今日開会された第169通常国会では、ガソリン税(揮発油税)の暫定税率維持を含む歳入関連法案の扱いが最大の焦点となると言われている。先に挙げた揮発油税の税率は、2008年3月31日までという期限を定めた暫定税率である。本来の税率はその半分、つまり、ガソリン1リットルあたり24.3円である。細かい引き上げの経緯は割愛するが、1974年4月に「第7次道路整備五箇年計画の財源確保」という名目で29.2円に引き上げられた際に「暫定」とされている。暫定とは読んで字のごとく暫く(の間だけ)定められるものだが、国税に関する特例を定めた法律である租税特別措置法がたびたび改正され、結果的には税率引き上げを伴って暫定期間が設けられ続けた末、現在に至る。直近では1993年12月の改正により、48.6円という(本来の倍額の)税率が設定されたが、この期限が切れるのが本年度末。普通に考えれば今年の4月以降はガソリンの価格は下がることになるが、政府・与党は前述した歳入関連法案を通すことによって年度内の期限切れを防ごうとしている。一方の民主党は暫定税率廃止を唱えて徹底抗戦し、解散・総選挙に追い込む構えである。

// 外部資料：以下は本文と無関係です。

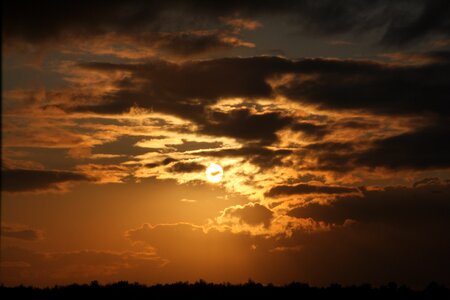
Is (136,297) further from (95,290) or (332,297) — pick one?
(332,297)

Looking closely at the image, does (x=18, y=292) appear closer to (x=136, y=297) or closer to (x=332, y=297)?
(x=136, y=297)

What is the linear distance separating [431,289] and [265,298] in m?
10.2

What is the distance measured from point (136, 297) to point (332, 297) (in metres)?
12.4

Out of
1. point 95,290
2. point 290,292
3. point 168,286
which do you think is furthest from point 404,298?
point 95,290

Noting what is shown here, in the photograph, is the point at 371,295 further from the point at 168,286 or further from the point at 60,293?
the point at 60,293

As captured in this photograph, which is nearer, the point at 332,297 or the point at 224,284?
the point at 332,297

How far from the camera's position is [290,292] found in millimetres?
49938

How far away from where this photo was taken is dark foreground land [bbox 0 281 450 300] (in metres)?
48.1

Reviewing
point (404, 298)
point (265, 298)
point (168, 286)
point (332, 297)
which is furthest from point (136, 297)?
point (404, 298)

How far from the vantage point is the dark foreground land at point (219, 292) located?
4809cm

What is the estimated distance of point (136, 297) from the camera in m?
50.0

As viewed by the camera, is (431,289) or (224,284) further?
(224,284)

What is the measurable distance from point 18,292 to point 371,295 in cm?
2425

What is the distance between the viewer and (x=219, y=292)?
165ft
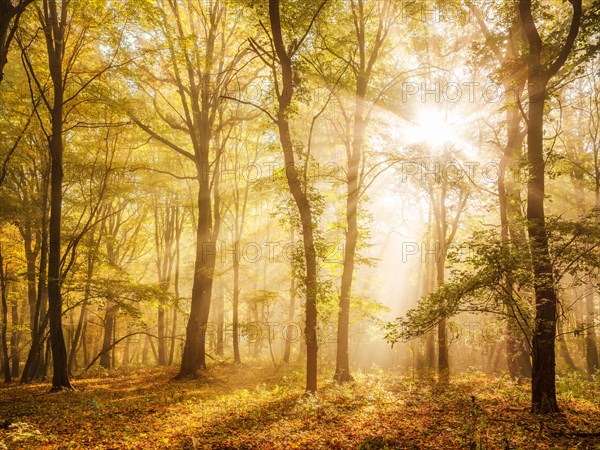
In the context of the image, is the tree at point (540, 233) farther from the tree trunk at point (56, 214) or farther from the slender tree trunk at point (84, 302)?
the tree trunk at point (56, 214)

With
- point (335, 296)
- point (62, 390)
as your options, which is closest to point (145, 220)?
point (62, 390)

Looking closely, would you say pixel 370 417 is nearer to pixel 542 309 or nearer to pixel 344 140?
pixel 542 309

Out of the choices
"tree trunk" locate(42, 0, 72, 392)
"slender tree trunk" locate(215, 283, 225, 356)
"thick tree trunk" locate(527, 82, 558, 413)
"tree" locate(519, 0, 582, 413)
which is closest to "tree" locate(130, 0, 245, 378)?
"tree trunk" locate(42, 0, 72, 392)

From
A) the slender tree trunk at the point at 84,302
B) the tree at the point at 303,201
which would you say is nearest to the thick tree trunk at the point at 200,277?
the slender tree trunk at the point at 84,302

民主党は「我々はガソリン代を安くできますよ」と国民にアピールすることで政権交代を目論んでいる。一方、昨日の記者会見で暫定税率維持を力説した町村信孝官房長官は「税収不足で苦しむ自治体財政を直撃する」「北海道では除雪費用が出てこなくなる」などとパネルを示しながら暫定税率廃止の問題点を指摘。地方財政への影響はないと主張する民主党に対し「お金が天から降ってくると思っている」と皮肉った。どちらの主張も、国民の生活を第一に考えたもののように思える。しかしながら、事はそう単純ではない。

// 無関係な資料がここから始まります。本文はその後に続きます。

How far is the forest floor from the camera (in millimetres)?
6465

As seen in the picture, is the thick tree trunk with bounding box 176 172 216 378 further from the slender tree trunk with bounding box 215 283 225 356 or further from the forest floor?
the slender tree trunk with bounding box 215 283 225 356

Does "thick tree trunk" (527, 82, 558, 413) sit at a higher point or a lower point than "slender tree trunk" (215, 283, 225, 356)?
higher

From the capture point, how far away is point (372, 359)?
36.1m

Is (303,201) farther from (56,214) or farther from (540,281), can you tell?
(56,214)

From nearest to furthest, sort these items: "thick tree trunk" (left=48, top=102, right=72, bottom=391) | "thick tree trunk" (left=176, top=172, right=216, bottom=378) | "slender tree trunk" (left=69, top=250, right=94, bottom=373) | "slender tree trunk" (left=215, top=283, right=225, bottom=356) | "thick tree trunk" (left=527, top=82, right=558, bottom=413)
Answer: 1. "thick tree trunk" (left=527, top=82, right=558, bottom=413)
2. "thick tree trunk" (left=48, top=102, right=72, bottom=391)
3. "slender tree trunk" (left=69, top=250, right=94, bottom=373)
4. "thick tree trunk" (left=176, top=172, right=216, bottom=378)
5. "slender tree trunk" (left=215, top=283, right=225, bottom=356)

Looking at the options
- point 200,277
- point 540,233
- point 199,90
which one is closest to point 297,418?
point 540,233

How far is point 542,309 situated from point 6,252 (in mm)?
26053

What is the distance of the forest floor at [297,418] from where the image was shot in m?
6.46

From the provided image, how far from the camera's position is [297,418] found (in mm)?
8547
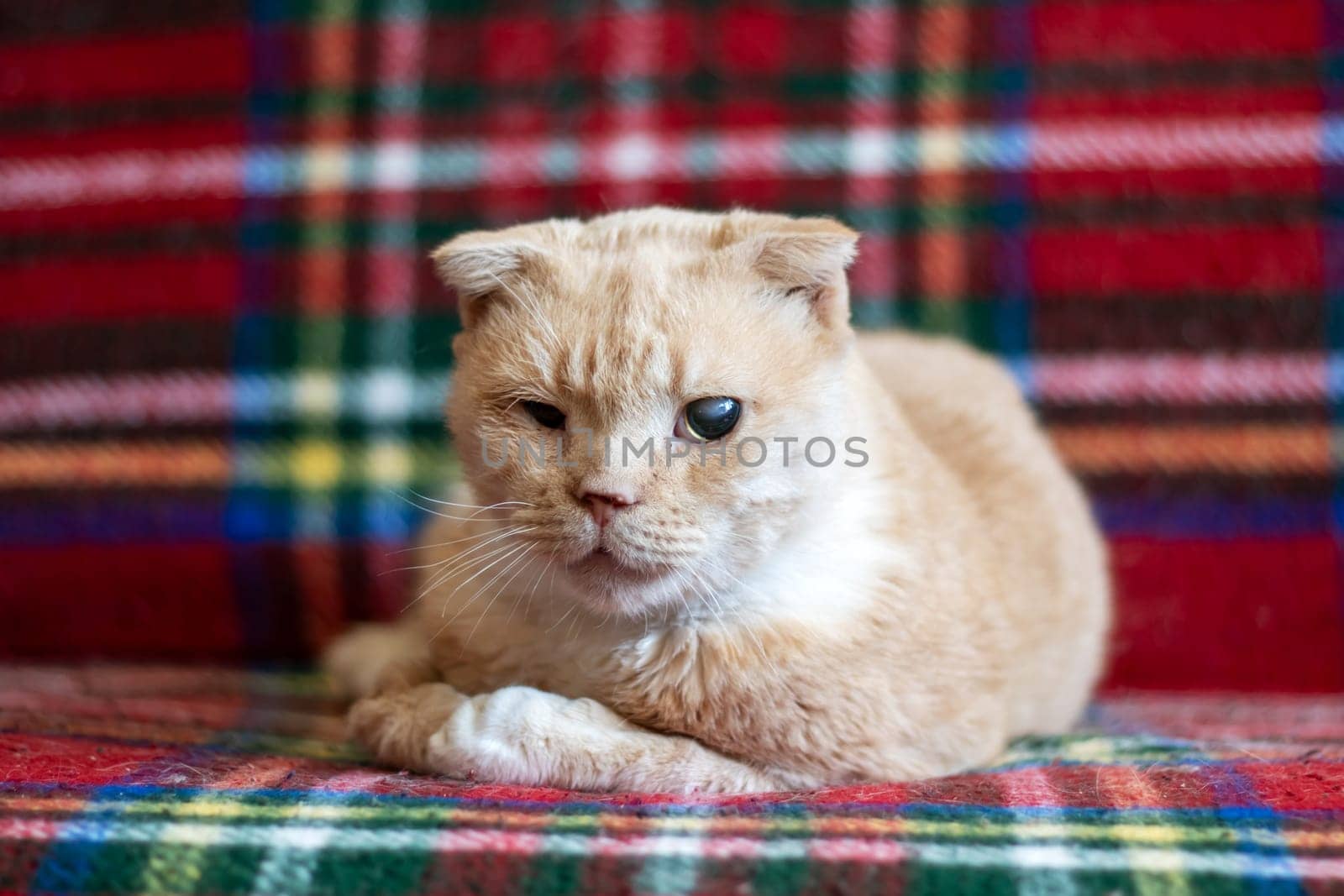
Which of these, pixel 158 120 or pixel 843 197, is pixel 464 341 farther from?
pixel 158 120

所得税や住民税といった直接税の増税・減税なら、話はまだ分かりやすい。が、揮発油税は間接税である上に道路特定財源である。道路特定財源制度は受益者負担の原則に基づいた制度で、自動車の利用者が道路の維持・整備費を負担するという考え方だ。が、1953年に「道路整備費の財源等に関する臨時措置法」が発足された当時と比較して道路整備が格段に進んでいる現在、この制度自体に見直しの声が上がっている。現に与党は、小泉政権から安倍政権へと引き継ぐ形で道路特定財源を一般財源化しようと事を進めてきた。

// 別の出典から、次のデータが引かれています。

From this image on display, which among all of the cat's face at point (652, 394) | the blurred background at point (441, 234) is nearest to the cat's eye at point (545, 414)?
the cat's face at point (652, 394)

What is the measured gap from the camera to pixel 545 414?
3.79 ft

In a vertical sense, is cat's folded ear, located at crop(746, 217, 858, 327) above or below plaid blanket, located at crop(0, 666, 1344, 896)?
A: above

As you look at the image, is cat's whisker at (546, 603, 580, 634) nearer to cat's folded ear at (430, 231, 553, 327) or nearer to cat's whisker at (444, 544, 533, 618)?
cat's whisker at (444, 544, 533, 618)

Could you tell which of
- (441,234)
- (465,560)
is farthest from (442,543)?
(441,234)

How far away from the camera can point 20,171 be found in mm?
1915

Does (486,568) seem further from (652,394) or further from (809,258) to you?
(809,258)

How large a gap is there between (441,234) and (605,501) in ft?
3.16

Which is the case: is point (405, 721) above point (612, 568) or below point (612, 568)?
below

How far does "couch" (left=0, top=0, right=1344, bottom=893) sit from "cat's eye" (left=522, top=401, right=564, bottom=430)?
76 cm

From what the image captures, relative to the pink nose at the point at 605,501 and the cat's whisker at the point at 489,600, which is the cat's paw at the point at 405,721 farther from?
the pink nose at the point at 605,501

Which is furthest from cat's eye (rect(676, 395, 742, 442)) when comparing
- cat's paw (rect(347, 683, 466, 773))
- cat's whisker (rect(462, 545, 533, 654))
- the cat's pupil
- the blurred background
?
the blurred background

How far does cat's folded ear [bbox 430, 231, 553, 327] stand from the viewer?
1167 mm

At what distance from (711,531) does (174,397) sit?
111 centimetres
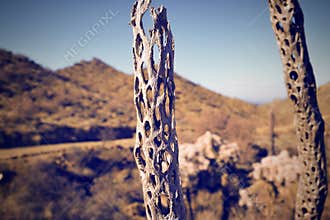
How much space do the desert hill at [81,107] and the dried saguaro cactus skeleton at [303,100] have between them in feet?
33.1

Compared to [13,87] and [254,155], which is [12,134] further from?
[254,155]

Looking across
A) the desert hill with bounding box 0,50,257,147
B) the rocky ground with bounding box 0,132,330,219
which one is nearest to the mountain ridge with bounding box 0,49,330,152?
the desert hill with bounding box 0,50,257,147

ものすごく大雑把に言おう。暫定税率のままでの揮発油税の税収は、与党・民主党のどちらも「余剰収入」だと捉えている。これを減らさずに他の目的に使ったり道路整備の事業費を拡大したりしたいというのが与党の考え方(高速道路の料金値下げもあったな)。一方、これを減らして国民(正確には自動車の利用者)の負担を軽減することが先決で無駄な道路整備などは必要ないというのが民主党の考え方である。
どっちの考え方が正しいかは分からない。民主主義の原則にのっとって、国民が判断を下すだけだ。